TRECHO SELECIONADO:

--------------------

Embora concorde que o ex-presidente Lula deve ser
considerado inelegível por força da Lei da Ficha, o ministro Fachin entende
que, em razão da liminar concedida pelo órgão internacional, o ex-presidente
obteve o direito de suspender a eficácia da decisão que resultou na sua
inelegibilidade, por isso deve-se reconhecer seu direito de se candidatar às
eleições presidenciais enquanto perdurar a medida cautelar deferida. “A
segurança está acima da minha convicção individual e da convicção coletiva. O
Poder Judiciário não reescreve a Constituição nem edita as leis. Cumpre as
regras e as faz cumprir”, afirmou, acrescentando que não se pode produzir uma
regra ad hoc (para a finalidade do caso), por mais “sensível e
limítrofe que ele seja”.
Para Fachin, a decisão do Comitê da ONU e a
prerrogativa prevista no parágrafo 2º do artigo 5º da Constituição (que dispõe
sobre garantias individuais decorrentes dos tratados internacionais do qual o
Brasil é parte) garantem a Lula o direito, ainda que em caráter provisório, de
se candidatar às eleições deste ano, mesmo estando preso.
Votos
O ministro Jorge Mussi acompanhou integralmente o
voto do relator pelo indeferimento do registro de Lula, ressaltando que a Lei
da Ficha Limpa teve sua constitucionalidade reconhecida pelo STF e se aplica
“de modo pleno e irrestrito” a todos os cidadãos que concorrem a cargos
eletivos. Segundo ele, a condenação do ex-presidente em segunda instância torna
a inelegibilidade do candidato “patente” e “cristalina”, não cabendo à Justiça
Eleitoral analisar o mérito dessa decisão. Alinhado ao relator do processo, ele
acrescentou que o entendimento do Comitê de Direitos Humanos da ONU não possui
efeito vinculante.

--------------------

ITENS DE DADOS:

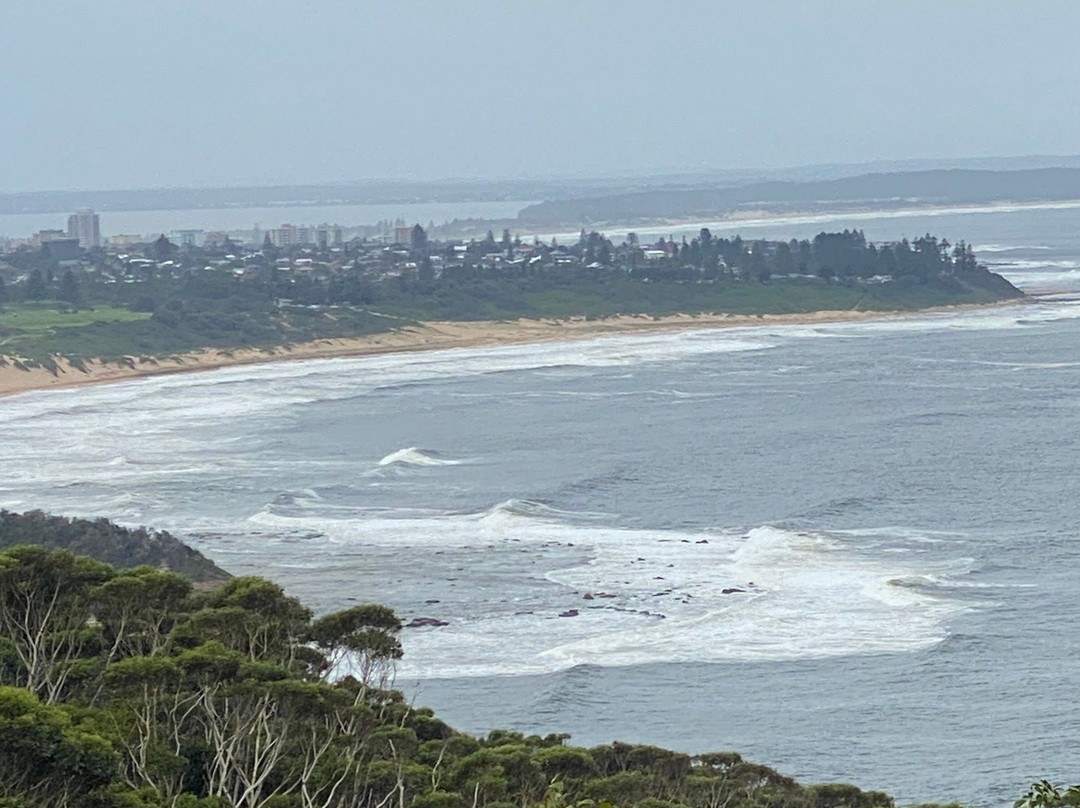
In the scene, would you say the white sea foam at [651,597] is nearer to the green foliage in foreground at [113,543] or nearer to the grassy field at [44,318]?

--------------------

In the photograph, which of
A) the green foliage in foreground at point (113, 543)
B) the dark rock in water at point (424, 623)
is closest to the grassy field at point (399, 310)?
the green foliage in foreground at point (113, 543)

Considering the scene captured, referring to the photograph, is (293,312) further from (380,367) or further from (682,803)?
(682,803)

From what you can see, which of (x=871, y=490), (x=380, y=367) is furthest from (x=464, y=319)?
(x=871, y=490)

--------------------

REQUISITOS DA TAREFA:
a. No trecho sobre o registro de candidatura de Lula, qual tribunal reconheceu a constitucionalidade da Lei da Ficha Limpa, segundo o ministro Jorge Mussi?
b. Prossiga com o trecho sobre o registro de candidatura de Lula a partir da última frase apresentada.

RESPOSTAS POR TAREFA:
a. O STF.

b.
O ministro Og Fernandes também aderiu à argumentação
do relator e manifestou o entendimento de que a decisão do Comitê das Nações
Unidas não tem caráter vinculante nem força normativa suficiente para afastar a
aplicação da causa de inelegibilidade prevista na Lei da Ficha Limpa. Na mesma
linha, o ministro Admar Gonzaga sustentou não ser possível subordinar os
comandos constitucionais brasileiros aos requerimentos do comitê da ONU. Para
ele, o Pacto Internacional de Direitos Civis e Políticos ostenta natureza de
norma intermediária e não pode contrariar o texto da Constituição de 1988,
notadamente na parte em que exige requisitos mínimos de probidade e moralidade
para o exercício do mandato. O ministro, entretanto, entende que o registro de
Lula continua sub judice, a despeito da decisão do TSE de negativa do
registro.
O ministro Tarcisio Vieira de Carvalho de Carvalho
Neto também acompanhou o voto do relator pelo indeferimento do registro de Lula
com base na Lei da Ficha Limpa. Para ele, a medida cautelar expedida pelo
Comitê de Direitos Humanos da ONU não tem o efeito de suspender a
inelegibilidade, ainda mais por prazo incompatível com a efetividade do
processo eleitoral brasileiro em curso, sobretudo no tocante à estabilidade e
segurança jurídica. “Num exemplo dramático, nós poderíamos estar diante de
decisões que suspendessem a própria eleição ou determinassem a soltura do
candidato”, advertiu.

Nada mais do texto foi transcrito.